As in, “Having a bad back sucks…”
I threw my back out YET AGAIN on Sunday, merely by replacing my jar of multivitamins on the shelf from which it came. This has been happening about every two weeks. I feel okay for a week or so, and then some small movement (sneezing, walking down stairs, bending slightly over the sink to spit out my toothpaste) clenches my back up and I’m laid up for 2-3 days. Up until now I’ve tried to tough it out, but being in pain like that is taking more and more out of me.
Having back pain sucks. Being in constant pain sucks, even if the pain is relatively manageable and only lasts for a couple days. I know and totally appreciate the fact that there are people out there who are in much worse pain ALL THE TIME, and my heart goes out to them, because I’m getting to the end of my rope with this bullshit.
Being in pain requires a lot of fucking effort. When my back hurts, I walk differently, I sit differently, I move differently. I feel totally useless at work. I can’t lift anything, I can’t pack boxes because our packing table is really low and it kills my back. Standing too long hurts. Sitting too long hurts. Taking any painkillers, like Vicodin or Darvocet, helps a little, but makes me feel stoned and only leaves me wanting more drugs. Being in pain is exhausting and scary. Even when I don’t hurt, I’m afraid of hurting. I haven’t been exercising much, other than Pilates once a week, because I’m afraid to set my back off.
I finally decided enough is enough and I went to the doctor this afternoon. She said, first of all, that it doesn’t sound like anything serious, like a herniated disc, but that I probably do have a disc that is (in her words) “sensitive” or “touchy” which moves a bit and sets off a nerve that causes a group of muscles to spasm.
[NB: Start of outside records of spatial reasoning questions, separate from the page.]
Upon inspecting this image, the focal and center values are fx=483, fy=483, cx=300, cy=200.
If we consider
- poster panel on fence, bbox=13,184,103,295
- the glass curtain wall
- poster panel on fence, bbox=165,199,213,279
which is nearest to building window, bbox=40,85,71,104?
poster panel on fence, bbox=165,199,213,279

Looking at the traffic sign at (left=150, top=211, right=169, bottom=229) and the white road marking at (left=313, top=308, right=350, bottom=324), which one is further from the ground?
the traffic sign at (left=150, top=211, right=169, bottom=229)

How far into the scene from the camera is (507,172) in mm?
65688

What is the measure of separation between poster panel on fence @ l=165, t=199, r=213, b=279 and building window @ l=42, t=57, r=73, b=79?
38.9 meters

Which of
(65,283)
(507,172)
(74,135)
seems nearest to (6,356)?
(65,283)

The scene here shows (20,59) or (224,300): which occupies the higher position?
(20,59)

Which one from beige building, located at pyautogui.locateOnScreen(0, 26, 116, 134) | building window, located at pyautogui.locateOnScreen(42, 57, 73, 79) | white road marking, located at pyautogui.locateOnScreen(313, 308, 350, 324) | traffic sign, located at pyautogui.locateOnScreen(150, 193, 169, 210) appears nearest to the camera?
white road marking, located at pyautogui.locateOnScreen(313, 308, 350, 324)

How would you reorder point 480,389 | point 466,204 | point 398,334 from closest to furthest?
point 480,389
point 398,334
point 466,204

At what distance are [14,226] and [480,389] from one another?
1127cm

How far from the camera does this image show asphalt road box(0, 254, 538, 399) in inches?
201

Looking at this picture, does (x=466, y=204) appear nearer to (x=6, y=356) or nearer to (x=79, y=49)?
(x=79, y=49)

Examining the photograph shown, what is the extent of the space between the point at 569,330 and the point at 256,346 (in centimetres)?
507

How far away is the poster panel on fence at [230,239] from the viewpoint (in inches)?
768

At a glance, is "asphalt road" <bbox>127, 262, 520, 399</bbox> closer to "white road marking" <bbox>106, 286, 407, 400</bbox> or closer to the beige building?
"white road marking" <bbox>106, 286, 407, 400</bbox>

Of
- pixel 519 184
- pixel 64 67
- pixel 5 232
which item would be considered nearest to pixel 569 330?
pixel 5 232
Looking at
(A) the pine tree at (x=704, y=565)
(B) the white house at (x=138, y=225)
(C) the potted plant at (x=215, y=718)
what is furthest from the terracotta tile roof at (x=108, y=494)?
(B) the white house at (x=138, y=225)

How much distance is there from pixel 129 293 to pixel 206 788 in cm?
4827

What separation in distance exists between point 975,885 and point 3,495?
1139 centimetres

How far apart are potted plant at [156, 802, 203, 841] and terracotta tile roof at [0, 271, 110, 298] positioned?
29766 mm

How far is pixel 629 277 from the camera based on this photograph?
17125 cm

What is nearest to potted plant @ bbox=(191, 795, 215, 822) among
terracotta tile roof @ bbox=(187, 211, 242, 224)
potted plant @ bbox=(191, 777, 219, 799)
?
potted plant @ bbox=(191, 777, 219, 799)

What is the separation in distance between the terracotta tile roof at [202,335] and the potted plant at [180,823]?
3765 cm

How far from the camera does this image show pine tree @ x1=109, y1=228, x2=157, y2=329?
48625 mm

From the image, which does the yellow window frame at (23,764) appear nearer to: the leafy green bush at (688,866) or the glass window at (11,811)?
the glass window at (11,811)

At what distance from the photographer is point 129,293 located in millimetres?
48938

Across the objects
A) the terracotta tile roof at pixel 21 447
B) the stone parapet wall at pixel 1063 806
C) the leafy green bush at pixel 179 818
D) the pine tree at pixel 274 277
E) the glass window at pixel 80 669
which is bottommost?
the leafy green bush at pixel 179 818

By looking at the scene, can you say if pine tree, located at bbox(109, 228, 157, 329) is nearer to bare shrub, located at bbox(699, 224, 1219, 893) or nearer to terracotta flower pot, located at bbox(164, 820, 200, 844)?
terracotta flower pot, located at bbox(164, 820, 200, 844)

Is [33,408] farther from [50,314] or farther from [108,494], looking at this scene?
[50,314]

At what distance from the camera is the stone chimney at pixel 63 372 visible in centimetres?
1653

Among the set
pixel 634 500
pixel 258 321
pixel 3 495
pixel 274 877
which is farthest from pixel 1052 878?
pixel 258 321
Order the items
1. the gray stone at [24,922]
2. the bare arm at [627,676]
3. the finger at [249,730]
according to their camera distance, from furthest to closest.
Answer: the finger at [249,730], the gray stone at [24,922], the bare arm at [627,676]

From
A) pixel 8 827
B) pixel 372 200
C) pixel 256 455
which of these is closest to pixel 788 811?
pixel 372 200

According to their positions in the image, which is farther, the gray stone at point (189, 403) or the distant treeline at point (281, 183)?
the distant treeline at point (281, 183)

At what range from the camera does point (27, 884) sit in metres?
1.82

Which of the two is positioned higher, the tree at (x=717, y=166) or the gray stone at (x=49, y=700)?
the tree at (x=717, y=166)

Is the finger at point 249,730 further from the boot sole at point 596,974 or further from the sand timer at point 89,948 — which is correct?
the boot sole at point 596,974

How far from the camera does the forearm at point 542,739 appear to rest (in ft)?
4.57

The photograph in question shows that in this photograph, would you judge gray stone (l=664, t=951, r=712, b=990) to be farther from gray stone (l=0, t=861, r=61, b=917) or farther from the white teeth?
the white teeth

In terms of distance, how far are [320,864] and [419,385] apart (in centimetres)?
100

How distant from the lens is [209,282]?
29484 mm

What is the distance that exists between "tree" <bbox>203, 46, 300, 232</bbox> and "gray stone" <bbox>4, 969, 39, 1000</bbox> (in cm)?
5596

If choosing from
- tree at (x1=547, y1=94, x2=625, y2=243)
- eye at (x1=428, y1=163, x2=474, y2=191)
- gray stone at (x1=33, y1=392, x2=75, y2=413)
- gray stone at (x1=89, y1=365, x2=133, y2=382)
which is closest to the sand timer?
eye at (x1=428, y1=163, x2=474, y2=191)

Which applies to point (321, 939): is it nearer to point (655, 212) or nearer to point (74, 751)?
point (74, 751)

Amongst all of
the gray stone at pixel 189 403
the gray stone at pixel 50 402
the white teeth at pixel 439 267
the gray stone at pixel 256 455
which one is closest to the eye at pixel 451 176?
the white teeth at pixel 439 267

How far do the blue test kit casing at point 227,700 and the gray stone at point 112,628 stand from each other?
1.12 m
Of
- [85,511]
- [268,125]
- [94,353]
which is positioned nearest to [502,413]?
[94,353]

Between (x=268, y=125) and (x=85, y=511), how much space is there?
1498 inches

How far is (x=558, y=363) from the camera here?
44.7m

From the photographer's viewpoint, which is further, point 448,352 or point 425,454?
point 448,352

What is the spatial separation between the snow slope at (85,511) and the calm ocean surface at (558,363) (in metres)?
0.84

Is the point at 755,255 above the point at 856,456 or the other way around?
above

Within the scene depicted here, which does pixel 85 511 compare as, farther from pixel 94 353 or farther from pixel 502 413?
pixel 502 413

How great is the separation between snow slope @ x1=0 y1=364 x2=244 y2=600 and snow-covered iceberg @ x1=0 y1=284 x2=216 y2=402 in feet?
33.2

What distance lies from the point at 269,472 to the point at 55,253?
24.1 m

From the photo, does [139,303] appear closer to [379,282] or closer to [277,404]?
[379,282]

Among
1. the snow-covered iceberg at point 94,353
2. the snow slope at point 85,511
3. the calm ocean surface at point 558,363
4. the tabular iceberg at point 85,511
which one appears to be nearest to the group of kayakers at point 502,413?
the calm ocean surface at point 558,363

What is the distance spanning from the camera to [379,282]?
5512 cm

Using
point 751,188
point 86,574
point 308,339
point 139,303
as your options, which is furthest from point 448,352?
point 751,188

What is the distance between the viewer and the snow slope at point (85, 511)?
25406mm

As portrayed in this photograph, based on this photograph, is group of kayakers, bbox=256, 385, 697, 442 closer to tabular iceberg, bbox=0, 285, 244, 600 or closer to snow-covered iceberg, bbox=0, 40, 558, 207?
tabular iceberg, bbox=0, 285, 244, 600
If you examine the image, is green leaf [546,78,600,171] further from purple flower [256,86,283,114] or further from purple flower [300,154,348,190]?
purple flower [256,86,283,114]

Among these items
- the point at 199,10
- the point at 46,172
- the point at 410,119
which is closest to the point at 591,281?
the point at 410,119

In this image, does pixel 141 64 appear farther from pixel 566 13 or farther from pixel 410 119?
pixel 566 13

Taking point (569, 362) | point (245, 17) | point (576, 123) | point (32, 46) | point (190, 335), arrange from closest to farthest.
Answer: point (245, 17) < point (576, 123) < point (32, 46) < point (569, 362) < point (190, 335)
The shitty part is that she told me that everything I am already doing - bed rest, anti-inflammatories (Advil or Aleve), ice, heat, Pilates - is the only way to treat it. She gave me a prescription for muscle relaxants and a recommendation for some physical therapy, but that’s it. I don’t want to learn how to manage the pain, I want the pain to GO AWAY. I don’t want to be laid up for a week’s worth of days every month, and I don’t want to be taking pain killers to deal with it either.
A friend of mine from work has dealt with some pretty serious back problems of her own and has told me that her physical therapist is great and helped her immensely, so I will give him a call. I really hope it will help, because I am so over this shit.